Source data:
-*-

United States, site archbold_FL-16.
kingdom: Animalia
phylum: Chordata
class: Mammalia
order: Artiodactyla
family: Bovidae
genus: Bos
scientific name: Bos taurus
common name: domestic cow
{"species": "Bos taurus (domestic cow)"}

-*-

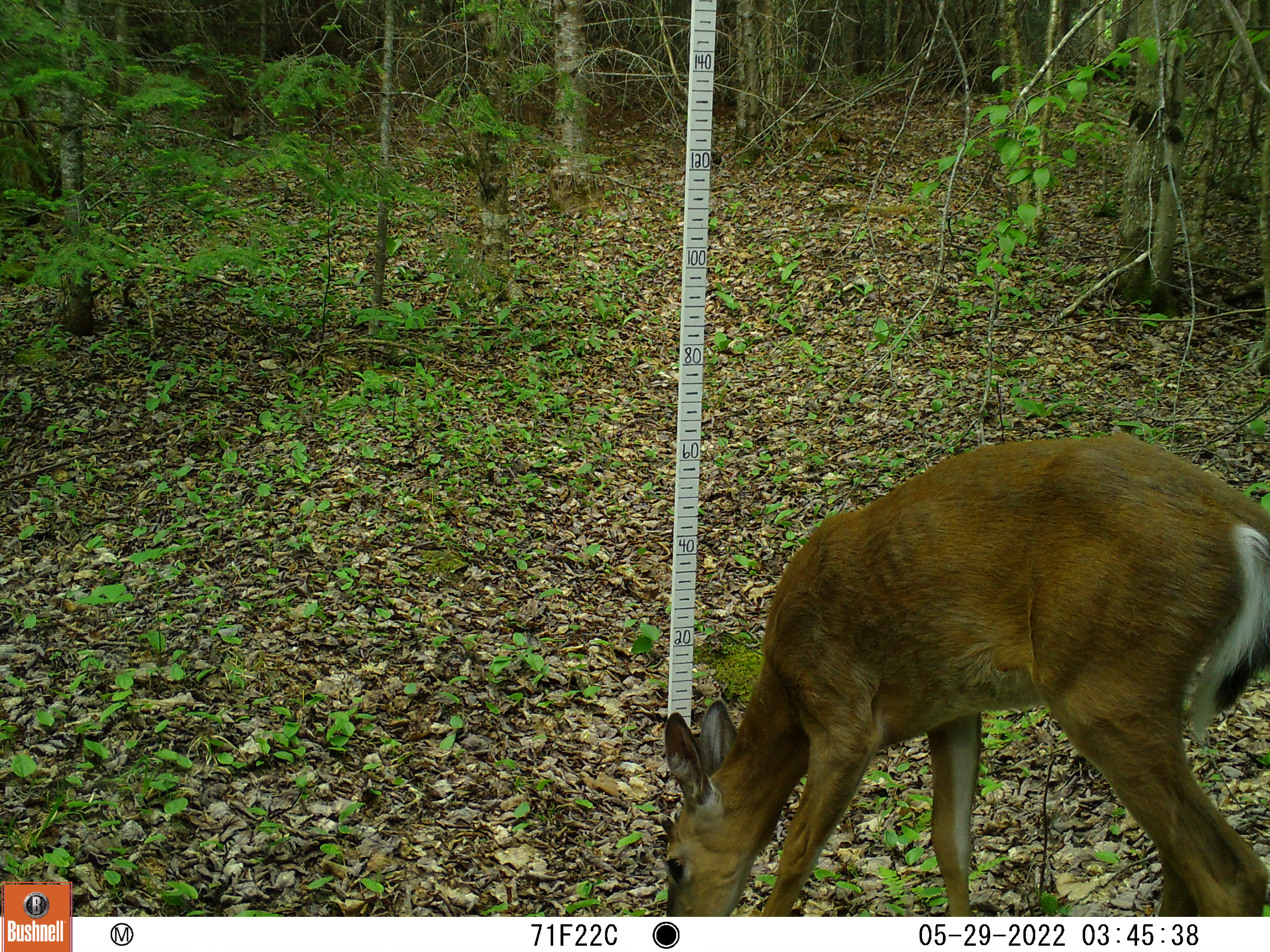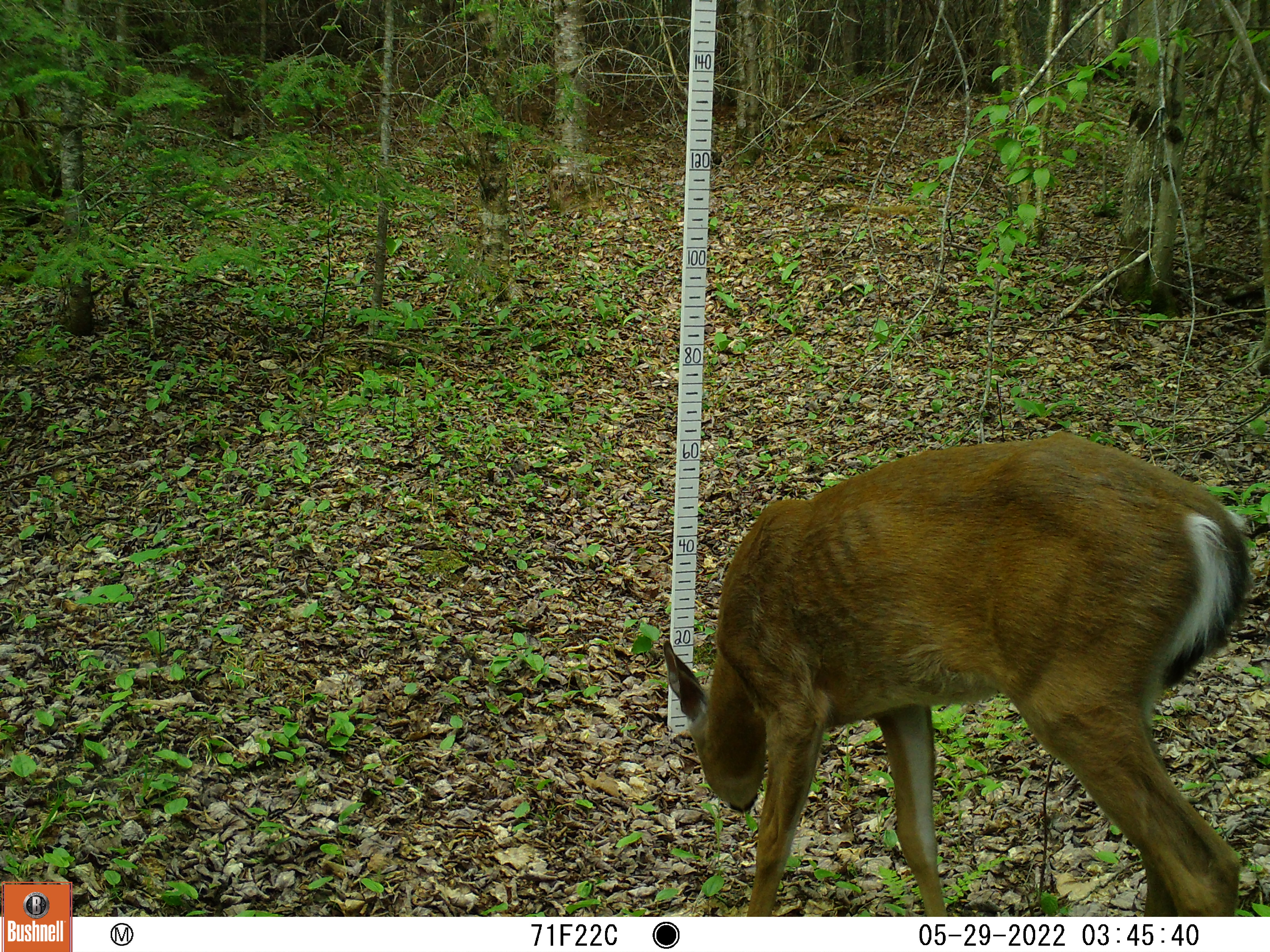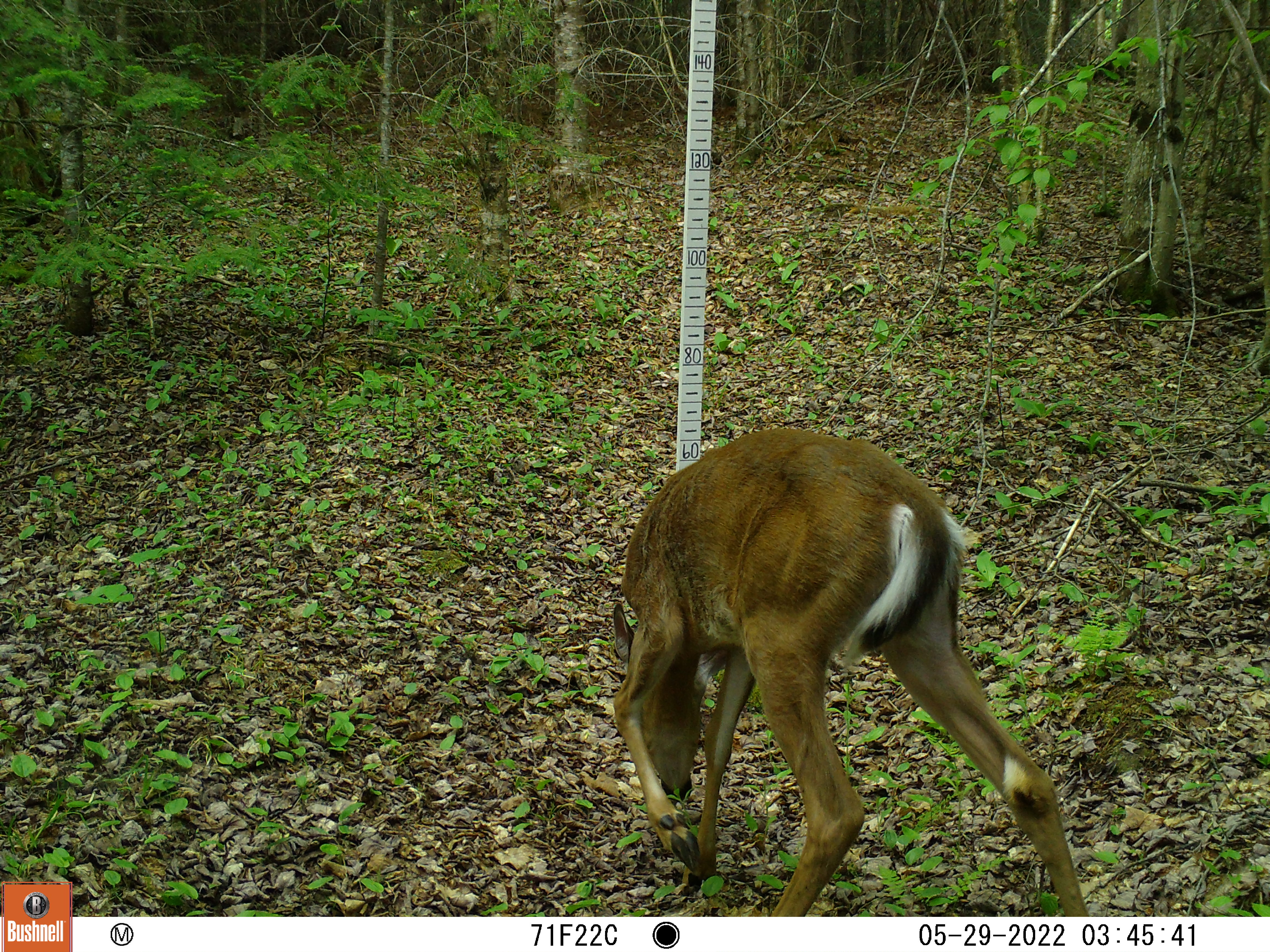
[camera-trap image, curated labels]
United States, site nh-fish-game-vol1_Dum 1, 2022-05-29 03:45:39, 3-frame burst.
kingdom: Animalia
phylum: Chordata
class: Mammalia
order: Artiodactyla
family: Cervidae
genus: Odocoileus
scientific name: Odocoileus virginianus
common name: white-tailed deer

-*-

Every line in the records above that contains the word "name" is to be copied out.

*Task answer*
scientific name: Bos taurus
common name: domestic cow
scientific name: Odocoileus virginianus
common name: white-tailed deer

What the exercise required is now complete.